My Shuffle Doesn’t Need Protecting
There are iPod purists out there who feel their iPod should exist unprotected from the elements. They argue using protective cases hide the beauty of the design of the iPod. I agree and I disagree. My iPod is beautiful. But it has been protected since the day I bought it. I’m perfectly happy with catching glimpses of my still pristine iPod as I open the cover from my iPod Armor to start it up every morning.
Protect your iPod? Yes, there is logic to it. Protect your iPod Shuffle? No, this doesn’t make sense.
Recently I received a sample of the SkinTight for iPod Shuffle from Speck. Normally review samples that cross my desk are met with great excitement and anticipation. This was not one of those cases. I originally set out to provide an objective review of this product, so generously sent to me by Speck Products. A few years ago I had the pleasure of reviewing another product from Speck, the iSport, and I wanted it to do the same for their latest offering. But iPodlounge already wrote a comprehensive review of this product on their site and frankly, there isn’t anything exciting to say. So I have ended up with a subjective view on the entire category of Shuffle protective cases.
I ask the question: Why? Why do you need a protective case for something that is plastic, light, and comes with a carrying device (the included lanyard)? For other iPods, the metal backing can get scratched. The screen can get scratched. You can lose your grip on it and drop it — risking damage to the hard drive. None of that is relevant to the Shuffle.
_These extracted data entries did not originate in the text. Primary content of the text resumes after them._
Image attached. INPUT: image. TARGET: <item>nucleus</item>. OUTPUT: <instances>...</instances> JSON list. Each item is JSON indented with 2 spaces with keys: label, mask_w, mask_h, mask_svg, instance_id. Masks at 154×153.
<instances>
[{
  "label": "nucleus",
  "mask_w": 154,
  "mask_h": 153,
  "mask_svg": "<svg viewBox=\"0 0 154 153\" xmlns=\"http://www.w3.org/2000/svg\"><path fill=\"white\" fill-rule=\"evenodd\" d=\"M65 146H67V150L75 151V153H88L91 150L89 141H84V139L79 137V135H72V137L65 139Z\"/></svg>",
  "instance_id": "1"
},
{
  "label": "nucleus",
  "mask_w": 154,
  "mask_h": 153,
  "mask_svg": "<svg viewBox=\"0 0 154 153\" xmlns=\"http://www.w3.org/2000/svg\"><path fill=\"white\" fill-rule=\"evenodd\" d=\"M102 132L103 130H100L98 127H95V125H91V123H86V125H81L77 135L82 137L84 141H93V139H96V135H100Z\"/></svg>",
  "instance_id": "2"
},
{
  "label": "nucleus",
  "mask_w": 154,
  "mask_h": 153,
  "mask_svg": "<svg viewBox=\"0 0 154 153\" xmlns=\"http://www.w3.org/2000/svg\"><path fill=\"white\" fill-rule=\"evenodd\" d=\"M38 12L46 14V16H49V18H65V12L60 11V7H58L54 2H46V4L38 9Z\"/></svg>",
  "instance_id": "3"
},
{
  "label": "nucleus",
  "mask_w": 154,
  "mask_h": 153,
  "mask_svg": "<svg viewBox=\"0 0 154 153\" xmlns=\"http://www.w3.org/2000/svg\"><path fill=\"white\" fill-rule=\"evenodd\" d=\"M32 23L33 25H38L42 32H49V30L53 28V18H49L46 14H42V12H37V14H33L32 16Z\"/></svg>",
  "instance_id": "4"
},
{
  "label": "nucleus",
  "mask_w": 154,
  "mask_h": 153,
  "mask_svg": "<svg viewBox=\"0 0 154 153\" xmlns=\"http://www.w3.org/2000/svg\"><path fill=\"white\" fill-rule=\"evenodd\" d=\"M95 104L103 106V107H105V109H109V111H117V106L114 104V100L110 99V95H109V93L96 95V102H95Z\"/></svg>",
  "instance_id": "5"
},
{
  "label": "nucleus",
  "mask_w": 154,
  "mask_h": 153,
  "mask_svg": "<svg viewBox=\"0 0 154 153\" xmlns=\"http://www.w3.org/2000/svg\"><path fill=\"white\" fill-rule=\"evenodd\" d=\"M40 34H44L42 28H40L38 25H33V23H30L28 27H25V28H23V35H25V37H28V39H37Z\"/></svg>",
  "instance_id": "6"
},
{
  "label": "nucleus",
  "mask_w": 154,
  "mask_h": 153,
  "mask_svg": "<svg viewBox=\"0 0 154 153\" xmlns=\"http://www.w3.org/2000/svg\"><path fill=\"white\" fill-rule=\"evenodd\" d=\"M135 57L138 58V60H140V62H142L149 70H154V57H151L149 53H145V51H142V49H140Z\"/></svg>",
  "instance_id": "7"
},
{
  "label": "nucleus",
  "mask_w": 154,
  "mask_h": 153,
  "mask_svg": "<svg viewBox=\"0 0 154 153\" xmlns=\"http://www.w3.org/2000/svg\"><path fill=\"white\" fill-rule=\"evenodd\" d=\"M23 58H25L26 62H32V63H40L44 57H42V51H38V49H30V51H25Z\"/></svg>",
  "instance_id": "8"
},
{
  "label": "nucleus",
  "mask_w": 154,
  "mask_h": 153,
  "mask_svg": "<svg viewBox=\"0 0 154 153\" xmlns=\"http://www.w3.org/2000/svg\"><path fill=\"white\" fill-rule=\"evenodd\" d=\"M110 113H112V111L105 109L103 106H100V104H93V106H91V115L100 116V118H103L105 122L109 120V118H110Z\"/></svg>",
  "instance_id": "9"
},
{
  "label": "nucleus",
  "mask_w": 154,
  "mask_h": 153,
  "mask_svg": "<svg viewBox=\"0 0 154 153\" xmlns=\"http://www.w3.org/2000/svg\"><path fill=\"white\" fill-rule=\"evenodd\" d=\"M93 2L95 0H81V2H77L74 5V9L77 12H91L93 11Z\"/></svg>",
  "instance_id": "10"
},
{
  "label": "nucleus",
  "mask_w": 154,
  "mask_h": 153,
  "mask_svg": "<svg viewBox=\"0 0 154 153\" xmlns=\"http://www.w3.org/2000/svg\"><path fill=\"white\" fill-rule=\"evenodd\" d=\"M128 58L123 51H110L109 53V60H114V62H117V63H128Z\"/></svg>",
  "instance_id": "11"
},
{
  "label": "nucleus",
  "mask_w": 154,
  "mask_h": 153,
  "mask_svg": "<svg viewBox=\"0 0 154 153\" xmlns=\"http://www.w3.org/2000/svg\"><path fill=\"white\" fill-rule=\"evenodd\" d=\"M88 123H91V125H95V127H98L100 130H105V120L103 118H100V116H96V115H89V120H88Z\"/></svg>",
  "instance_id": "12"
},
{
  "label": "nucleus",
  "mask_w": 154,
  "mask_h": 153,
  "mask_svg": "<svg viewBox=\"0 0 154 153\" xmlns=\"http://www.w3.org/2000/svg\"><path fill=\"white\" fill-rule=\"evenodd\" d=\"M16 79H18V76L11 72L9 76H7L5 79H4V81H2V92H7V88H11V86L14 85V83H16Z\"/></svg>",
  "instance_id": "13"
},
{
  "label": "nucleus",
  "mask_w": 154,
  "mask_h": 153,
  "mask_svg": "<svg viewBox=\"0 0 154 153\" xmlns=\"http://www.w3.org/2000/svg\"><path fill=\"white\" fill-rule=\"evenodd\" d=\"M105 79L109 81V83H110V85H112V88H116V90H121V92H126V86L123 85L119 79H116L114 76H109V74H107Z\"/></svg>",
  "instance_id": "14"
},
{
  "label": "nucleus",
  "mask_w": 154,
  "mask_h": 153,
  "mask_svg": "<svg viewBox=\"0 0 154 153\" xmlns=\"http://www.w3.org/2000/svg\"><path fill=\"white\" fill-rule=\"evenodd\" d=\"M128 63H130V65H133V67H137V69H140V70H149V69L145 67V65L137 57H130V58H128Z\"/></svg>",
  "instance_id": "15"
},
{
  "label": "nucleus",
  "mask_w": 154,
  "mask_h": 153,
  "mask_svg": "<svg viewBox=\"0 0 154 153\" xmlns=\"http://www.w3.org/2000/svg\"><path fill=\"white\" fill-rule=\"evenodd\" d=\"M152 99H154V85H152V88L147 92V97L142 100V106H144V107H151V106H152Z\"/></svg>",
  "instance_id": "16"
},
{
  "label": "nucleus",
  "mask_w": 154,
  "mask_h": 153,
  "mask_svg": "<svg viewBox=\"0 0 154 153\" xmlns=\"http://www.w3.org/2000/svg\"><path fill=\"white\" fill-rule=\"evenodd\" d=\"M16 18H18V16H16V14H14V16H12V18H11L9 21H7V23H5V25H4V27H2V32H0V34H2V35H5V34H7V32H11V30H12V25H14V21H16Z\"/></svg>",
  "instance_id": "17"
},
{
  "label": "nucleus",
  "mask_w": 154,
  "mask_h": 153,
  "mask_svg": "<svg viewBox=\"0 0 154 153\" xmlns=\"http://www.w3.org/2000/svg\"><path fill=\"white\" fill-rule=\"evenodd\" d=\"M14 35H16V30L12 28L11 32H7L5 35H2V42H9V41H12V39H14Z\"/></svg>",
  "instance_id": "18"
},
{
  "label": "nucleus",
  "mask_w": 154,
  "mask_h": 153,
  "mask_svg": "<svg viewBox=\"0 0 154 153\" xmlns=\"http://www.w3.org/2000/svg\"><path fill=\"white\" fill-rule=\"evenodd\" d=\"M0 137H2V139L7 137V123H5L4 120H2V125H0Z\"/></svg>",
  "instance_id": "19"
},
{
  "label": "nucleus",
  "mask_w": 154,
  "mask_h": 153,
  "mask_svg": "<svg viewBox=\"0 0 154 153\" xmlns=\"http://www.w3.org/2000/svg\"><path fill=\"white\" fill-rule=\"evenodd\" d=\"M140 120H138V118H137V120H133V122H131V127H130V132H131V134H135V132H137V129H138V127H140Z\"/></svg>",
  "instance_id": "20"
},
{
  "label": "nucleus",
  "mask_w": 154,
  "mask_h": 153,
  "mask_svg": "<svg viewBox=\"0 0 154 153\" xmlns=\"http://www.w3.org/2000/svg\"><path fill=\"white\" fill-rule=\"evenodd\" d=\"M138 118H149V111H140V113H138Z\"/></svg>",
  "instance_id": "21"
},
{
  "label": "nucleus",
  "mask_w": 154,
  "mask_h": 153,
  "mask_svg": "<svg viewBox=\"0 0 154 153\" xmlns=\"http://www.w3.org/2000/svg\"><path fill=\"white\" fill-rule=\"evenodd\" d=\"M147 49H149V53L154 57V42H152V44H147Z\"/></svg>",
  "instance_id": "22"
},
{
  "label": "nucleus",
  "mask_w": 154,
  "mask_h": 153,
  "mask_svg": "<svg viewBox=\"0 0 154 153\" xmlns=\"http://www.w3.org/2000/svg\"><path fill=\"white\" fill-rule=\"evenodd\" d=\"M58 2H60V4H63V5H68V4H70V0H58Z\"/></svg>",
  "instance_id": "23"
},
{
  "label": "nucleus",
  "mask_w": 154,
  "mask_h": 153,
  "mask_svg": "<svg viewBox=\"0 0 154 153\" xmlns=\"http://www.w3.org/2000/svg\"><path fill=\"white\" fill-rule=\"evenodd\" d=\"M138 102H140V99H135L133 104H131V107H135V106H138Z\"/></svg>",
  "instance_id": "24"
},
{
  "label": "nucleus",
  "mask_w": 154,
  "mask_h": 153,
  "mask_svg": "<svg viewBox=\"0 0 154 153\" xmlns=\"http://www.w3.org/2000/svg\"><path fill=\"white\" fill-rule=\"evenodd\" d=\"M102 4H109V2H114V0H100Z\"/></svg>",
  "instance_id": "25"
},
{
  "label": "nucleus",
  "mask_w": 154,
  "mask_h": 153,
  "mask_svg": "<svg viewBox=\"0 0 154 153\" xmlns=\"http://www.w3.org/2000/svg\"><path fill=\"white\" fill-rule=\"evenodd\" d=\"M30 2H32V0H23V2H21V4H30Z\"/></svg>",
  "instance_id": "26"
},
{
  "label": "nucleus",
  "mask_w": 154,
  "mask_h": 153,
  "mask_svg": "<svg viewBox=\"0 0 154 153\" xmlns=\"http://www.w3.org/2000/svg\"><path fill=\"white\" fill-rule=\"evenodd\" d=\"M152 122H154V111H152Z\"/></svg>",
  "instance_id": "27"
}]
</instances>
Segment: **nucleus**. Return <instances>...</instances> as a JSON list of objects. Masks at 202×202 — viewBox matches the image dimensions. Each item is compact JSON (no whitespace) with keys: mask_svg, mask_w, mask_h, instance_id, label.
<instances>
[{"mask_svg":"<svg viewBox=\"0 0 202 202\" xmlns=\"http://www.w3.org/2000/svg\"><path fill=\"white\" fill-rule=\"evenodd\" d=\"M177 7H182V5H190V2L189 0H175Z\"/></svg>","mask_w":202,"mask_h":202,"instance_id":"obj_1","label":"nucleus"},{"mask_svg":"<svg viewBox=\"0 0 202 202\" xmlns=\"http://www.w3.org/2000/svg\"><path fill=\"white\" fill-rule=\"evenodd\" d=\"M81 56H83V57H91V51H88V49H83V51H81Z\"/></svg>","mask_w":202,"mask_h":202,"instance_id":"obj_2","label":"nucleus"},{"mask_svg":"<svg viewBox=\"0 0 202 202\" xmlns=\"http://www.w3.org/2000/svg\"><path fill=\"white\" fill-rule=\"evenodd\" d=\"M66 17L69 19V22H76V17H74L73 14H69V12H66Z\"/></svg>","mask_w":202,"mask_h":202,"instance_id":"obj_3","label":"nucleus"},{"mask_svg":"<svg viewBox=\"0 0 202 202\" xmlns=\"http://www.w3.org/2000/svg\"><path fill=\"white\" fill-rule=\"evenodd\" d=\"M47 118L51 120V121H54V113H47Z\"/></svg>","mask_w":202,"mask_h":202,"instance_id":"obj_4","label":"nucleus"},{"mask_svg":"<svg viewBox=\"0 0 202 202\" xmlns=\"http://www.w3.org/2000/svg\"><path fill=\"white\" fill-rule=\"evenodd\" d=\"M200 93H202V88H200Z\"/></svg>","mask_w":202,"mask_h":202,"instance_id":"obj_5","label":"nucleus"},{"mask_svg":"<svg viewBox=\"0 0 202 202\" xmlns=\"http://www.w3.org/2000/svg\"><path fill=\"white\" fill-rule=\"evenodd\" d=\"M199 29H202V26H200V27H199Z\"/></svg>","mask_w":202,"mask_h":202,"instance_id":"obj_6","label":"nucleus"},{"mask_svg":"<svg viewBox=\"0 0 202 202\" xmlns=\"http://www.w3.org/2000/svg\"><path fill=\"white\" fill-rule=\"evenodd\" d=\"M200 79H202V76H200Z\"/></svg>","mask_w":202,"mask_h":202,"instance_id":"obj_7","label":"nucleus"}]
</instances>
I don’t care if it is made of rubber, plastic, neoprene, or aluminum. The Shuffle simply does not need protecting.
I can’t blame Speck for coming out with this product. They have made a name for themselves as “Protection for Mobile Devices.” The Shuffle is, after all, a mobile device and hey let’s face it, if they didn’t do it, someone else would do it. But I can blame them for charging $19.95 and in effect taking advantage of the hype. This product is maybe worth $5.
Check out a more technical review of the Skin Tight and other Shuffle cases at iPodlounge. But let it be known I strongly disagree with their B+ score for this case. With the black model I received, I couldn’t see the green status light through the rubber and the lanyard does not attach to the Shuffle when the skin is put on. Sounds like a C score at best. But in my opinion, it shouldn’t have been made (let alone sold) anyways.
Comments
I concur. I have an old Mini Cooper—just out of the restoration shop—and bought a Shuffle to listen to music in the car. Not only does protection seem superfluous, but I realized that listening to an MP3 player without a display is like listening to…um…well, radio. I don’t miss seeing song titles, because plain ol’ FM doesn’t do that either.
i totally understand where you guys are coming from but there is always an exception to the obvious. i use my shuffle as i walk the lakefront walking path that is virtually next to lake pontchartrain in la. many days the wind is strong enough to push the waves over the seawall and splash me and my shuffle! so i will be buying a silicone cover as soon as they ship! ditto about the display… i couldn’t care less! just like fm radio but i get to pick the tunes!
People who buy shuffles run with them, drop them, lose them and then find them (with battery life ready to go). My roommate actually washed his and dried it in the drier. He walked into my room wondering if he should try and turn it on? Worked like a charm! The shuffle is simple and tough! No need for a cover that probably weighs more than the shuffle!
Oh, of course, this completely misses the point. iPod cases have nothing to do with logic.
iPod shuffle “skins” exist for the same reason 900 billion iPod cases exist: personalization. Sliding your iPod into a case you’ve chosen largely for aesthetic value (you’ll tell yourself you did a careful feature comparison like a good geek shopper, but you’re fooling yourself; you bought that Coach leather case for your mini because it looked good); protecting your iPod is a secondary consideration at best, and always has been.
Cases will be marketed as providing all sorts of necessary protection, and perhaps most of them actually do provide some measure of the same, but that’s not why people buy them, when you get right down to it. If protecting the iPod is the iPod Case raison d’etre, somebody needs to come up with a better explanation for the iGuy.